И в давно ушедшие времена бывали такие, что не своей волей проходили за тяжелые, окованные железом ворота Соловецкой обители. Привозили их туда с гербовыми листами, именными указами архимандриту. В них прописано было, как именовать и как содержать присланных: в железах ли, в затворе или с братией купно, с именами или безымянно. Случалось, что имена их самому архимандриту известны не бывали, а в листах значилось: “указанные персоны”.

Когда братия уходила с острова, то древние книги и рукописи, – много было их в “книжной палате” архимандрита, – схоронили в потаенном месте. Может быть, закопали в землю, а может – и в стену замуровали. Оставшимся чернецам то место указано не было. Но хозяйственные книги чуть ли не за три века и часть монастырского архива остались. Половина их, а возможно и больше, погибла от огня, остальное было свалено в подвалы и в “рухольную клеть” монастыря, где уже лежали многие тысячи икон и иконок древнего дониконианского, и нового письма. Новые пришедшие трудники нашли эти листы, книги, тетради и даже свитки, разбирали их ночами, после работы в лесу, и потом поместили в антирелигиозный музей. В этом архиве и значились некоторые узники ушедших веков Соловецкого монастыря.

В конце недолгого царствования второго Петра, по навету врагов своих – вошедших в силу Долгоруких – привезен был на Соловки первый граф Толстой, Петр Андреевич, заключен был в угловую кремлевскую башню и прожил в ней более десяти лет. При воцарении дщери Петровой о старике вспомнили. Долгорукие тогда уже сложили свои головы на плахе. Присланный на остров гвардии сержант объявил узнику царицыну милость: все отобранное в казну имение, чины и ордена вернуть, а самому быть, где пожелает.

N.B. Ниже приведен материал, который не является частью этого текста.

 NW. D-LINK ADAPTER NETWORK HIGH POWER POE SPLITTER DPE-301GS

Но старец не захотел вернуться в суетный Санкт-Петербург. Преобразилась черная душа предавшего на муки и смерть горемычного царевича, принял он ангельский чин и в покаянии, слезах скончал свои дни.

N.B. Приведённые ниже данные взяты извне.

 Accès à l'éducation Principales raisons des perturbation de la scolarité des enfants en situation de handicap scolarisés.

В уцелевших от пожара и расхищения листах соловецких записей значатся и другие узники. Вины их не указаны, и можно лишь догадываться, что при Екатерине попадали сюда иные вольтерьянцы-богоотступники и кое-кто из братьев-каменщиков, но не в затвор навечно, а покаяния в грехах ради, по церковному суду. Через год-два их отпускали.

Глава 4

БЕЗ ВИНЫ ВИНОВАТЫЕ

На Соловках первой половины двадцатых годов, до стабилизации концлагерной системы, не было ни одного заключенного, осужденного по суду, иначе говоря, имевшего за собой в какой-либо мере доказанное, хотя бы с советской точки зрения, преступление. Все каторжане всех категорий, от уголовной шпаны до высших иерархов церкви, были сосланы туда по постановлениям верховной коллегии ОГПУ, особого совещания при ОГПУ и местных троек по борьбе с контрреволюцией, т. е. внесудебным порядком.

Уголовники: воры-рецидивисты, притонодержатели, проститутки-хипесницы и просто бродяги осуждались по ст. 49-й старого уголовного кодекса РСФСР, как “социально-опасные”, на основании их прежних приводов, недоказанных подозрений или просто задержанные при частых в то время облавах. Уличенные в краже шли под “суд народной совести” и получали короткие сроки исправдома, где находились в значительно лучших условиях.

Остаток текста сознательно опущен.